== STATED PROBLEM ==
Extend the biographical account of the film director Neelakanta, beginning immediately after its final sentence.

== EXCERPT TO READ ==
::::
Neelakanta is an Indian film director and screenwriter who works predominantly in Telugu films director. He has received the National Award in the screenwriting for the feature Show. He won two National Film Awards & three Nandi Awards.

Personal life
Neelakanta is a native of Kadapa, Andhra Pradesh. He studied at Loyola Public School and Loyola College in Vijayawada. Since his school days, Neelakanta has had a deep love for film direction and film making which is what drove him to Chennai after his graduation.

Career
Neelakanta always wanted to make films which eloquently depicted the psychological study of characters for the off-beat his passion materialised with Show followed by Missamma. He received two national awards, one for Best Screenplay and the other for the Best Feature Film in Telugu for Show while state Nandi Award in the screenplay department for the latter.
::::
== MATERIAL ==

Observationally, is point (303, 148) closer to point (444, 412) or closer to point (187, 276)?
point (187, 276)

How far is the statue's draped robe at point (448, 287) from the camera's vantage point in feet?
::::
== TASK RESPONSE ==
He then made Sada Mee Sevalo, with Shriya Saran and Venu Thottempudi in lead roles, and later made a psychological thriller, Nandanavanam 120km.  Both these films did not do well at the box office. Despite its commercial failure, Nanadanavanam got him huge critical acclaim. These were followed by Mr.Medhavi. with Genelia and Raja in the lead roles. This film, produced by RamaRao Bodduluri, proved to be an above-average grosser. He also wrote dialogues for a Telugu remake of the Hindi hit A Wednesday!, entitled Eeenadu. In 2011, Neelakanta directed Virodhi, featuring Meka Srikanth and Kamalinee Mukherjee. Neelakanta secured the best dialogue writer award in the year 2011 for this film. In 2013 he directed Chammak Challo, which gathered bad reviews for both the director and the film.

In 2018, he directed the Malayalam film Zam Zam starring Manjima Mohan. The film is an official remake of the Hindi film Queen.

Filmography

Awards
National Film Awards
National Film Award for Best Feature Film in Telugu – 2002 – Show
National Film Award for Best Screenplay – 2002 – Show

Nandi Awards
Nandi Award for Best Screenplay Writer – Show (2001)
Nandi Award for Best Screenplay Writer – Missamma (2003)
Nandi Award for Best Dialogue Writer – Virodhi (2011)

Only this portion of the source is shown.